LwaCas13a

Cas13 orthologs, the single effectors of the Class 2 type VI clustered regularly interspaced short palindromic repeats (CRISPR)–CRISPR-associated protein (Cas) systems, are RNA-guided ribonucleases1. The CRISPR RNAs (crRNAs) of this family contain a direct repeat stem loop that interacts with the Cas13 protein to form an RNase-inactive binary complex and a spacer sequence that base pairs with the target RNA2. The resulting Cas13–crRNA–target ternary complex undergoes a large-scale conformational change in which two higher eukaryotes and prokaryotes nucleotide-binding (HEPN) domains move toward each other to form a single catalytic pocket to cleave the target RNA. Intriguingly, this catalytic pocket localized on the outer surface of the target-activated Cas13 complex can non-specifically cleave any surrounding RNA molecules in a characteristic ‘collateral effect’2. This target-triggered collateral activity, originally an immune defense mechanism intended to induce host dormancy and prevent the propagation of invading phages, has been rapidly developed for in vitro detection of nucleic acids3.(Yang J...2023) LwaCas13a is a kind of Cas13 protein from Leptotrichia wadei.

Sequence and Features

JU-Krakow 2024 Contribution

Introduction

This DNA template contains the coding sequence (CDS) of the LwaCas13a protein, which can be utilized within the SHERLOCK system for the specific detection of RNA (or DNA with an additional in vitro transcription step). [1] 

Most often not only CDS but also additional tags are appended to the protein’s sequence and expressed. The tags facilitate protein’s purification process and/or solubility.

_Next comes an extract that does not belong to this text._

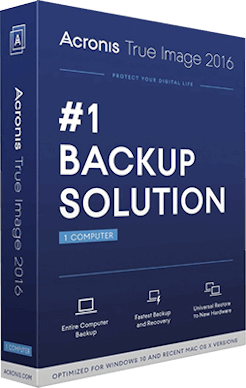 Acronis True Image 2016 19.0 + Crack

By providing specific cleavage sites the tags may be cut off to obtain native protein conformation. 

Sequence source

In case of our experiments the pC013 [2] plasmid was used (it is often used in other LwaCas13a purification protocols too) – it contains the CDS of the LwaCas13a protein with appended 6xHis-TwinStrep-SUMO tag at the N-terminus of the protein. The tag may be cleaved off by utilizing the SUMO protease. 

Our contribution to the BBa_K4611010 part 

• Detailed LwaCas13a purification protocol

• Comparison of the tagged and untagged LwaCas13a in terms of thermal stability (NanoDSF), structure (Circular Dichroism) and activity (in SHERLOCK reaction) to assess the need for tag removal

Biology&Usage [1,2,3]

The LwaCas13a protein is a member of the Cas protein family. In addition to the cis-cleavage activity that is characteristic of most Cas proteins, such as Cas9, which cleaves target nucleic acids, Cas13 proteins exhibit a non-specific collateral activity that indiscriminately cleaves any single-stranded RNA in proximity to the protein. To activate this collateral activity, the CRISPR RNA (crRNA) must bind to the target RNA, which subsequently triggers the protein's nucleolytic domain. This mechanism is harnessed in the SHERLOCK method, where the cleavage of a reporter generates a signal—either fluorescence or a specific binding on a lateral flow assay (LFA) strip—indicating the presence or absence of the target nucleic acid.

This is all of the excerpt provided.